Darum geht's: Hauptberuflich ist der gutmütige Franz Woyzeck als Diener für den Hauptmann tätig. Um sein Taschengeld aufzubessern, probiert er sich in seinem Nebenjob zudem als Versuchskaninchen für den Doktor aus, der die Auswirkungen einer bestimmten Ernährungsweise erforschen will. Dazu soll Woyzeck eine Erbsendiät machen - Low Carb lag wohl schon damals im Trend. Warum Woyzeck das alles macht? Um für seine Marie und fürs gemeinsame uneheliche Kind sorgen zu können.

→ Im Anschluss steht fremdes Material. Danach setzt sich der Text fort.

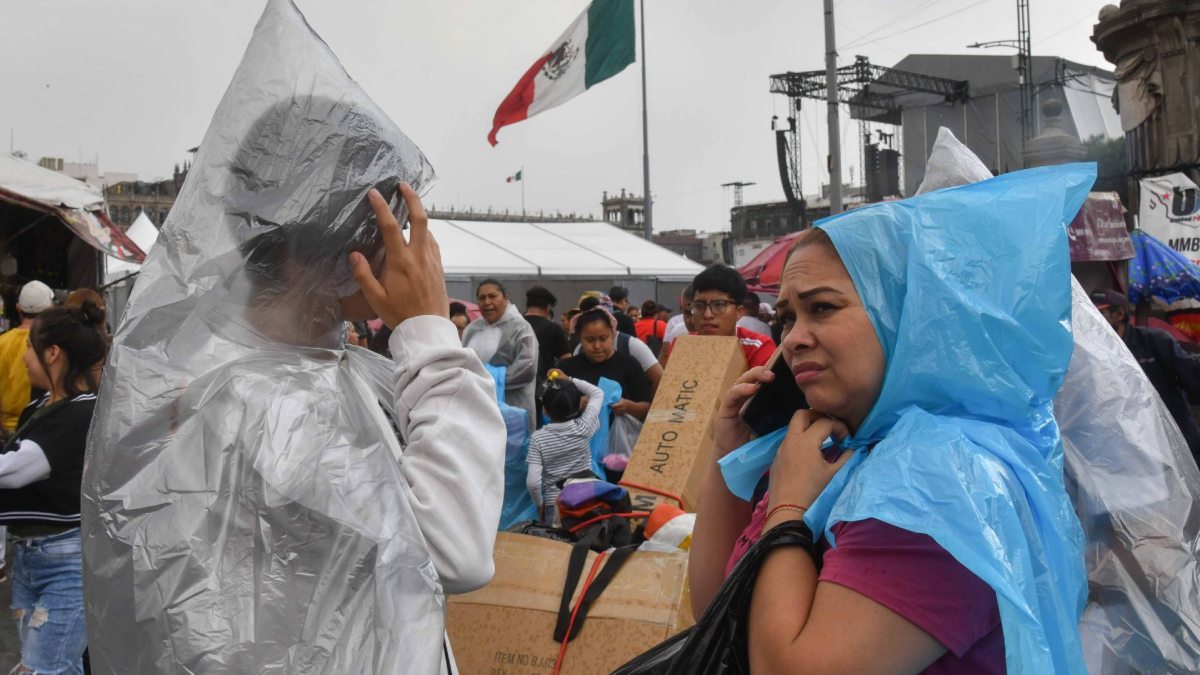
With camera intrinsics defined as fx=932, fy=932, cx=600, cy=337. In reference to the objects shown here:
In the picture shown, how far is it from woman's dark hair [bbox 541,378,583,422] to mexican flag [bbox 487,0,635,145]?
756cm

Hauptmann und Doktor nutzen Woyzeck allerdings so richtig aus: Sie demütigen ihn so oft sie können, und vergnügen sich daran, ihn niederzumachen - wahrscheinlich, um sich selbst besser zu fühlen. Vermutlich ein klarer Fall von mangelndem Selbstwertgefühl der beiden!
Marie flirtet fremd
Als Woyzeck und Marie sich eines Tages auf dem Rummel daten, wird sie vom Tambourmajor, dem Leiter eines militärischen Spielmannszuges, abgecheckt. Kurz darauf findet selbstverständlich eine Militärparade statt und Marie betrachtet das Spektakel vom Fenster aus - das heißt: Sie wirft dem schnieken Tambourmajor flirtende Blicke zu, während ihr Freund wieder am Schuften ist. Allmählich spürt Woyzeck die Folgen der Erbsenernährung - er bekommt Halluzinationen, hört Stimmen und nimmt skurrile Verhaltensweisen von Tieren an. Und weil Woyzeck ohnehin nie da ist, beginnt Marie eine Affäre mit dem Tambourmajor. Sie hat aber durchaus ein schlechtes Gewissen und wird zur Bibelfanatikerin.
Stimmen im Kopf
Alle, außer der verrückt gewordene Woyzeck, vermuten bereits, dass Marie ihm nicht treu ist und machen witzelnde Anspielungen. Als Marie und der Tambourmajor im Wirtshaus miteinander das Tanzbein schwingen, wird dem gutgläubigen Woyzeck die Wahrheit bewusst. Die Stimmen in seinem Kopf werden daraufhin immer lauter und befehlen ihm, Marie zu töten.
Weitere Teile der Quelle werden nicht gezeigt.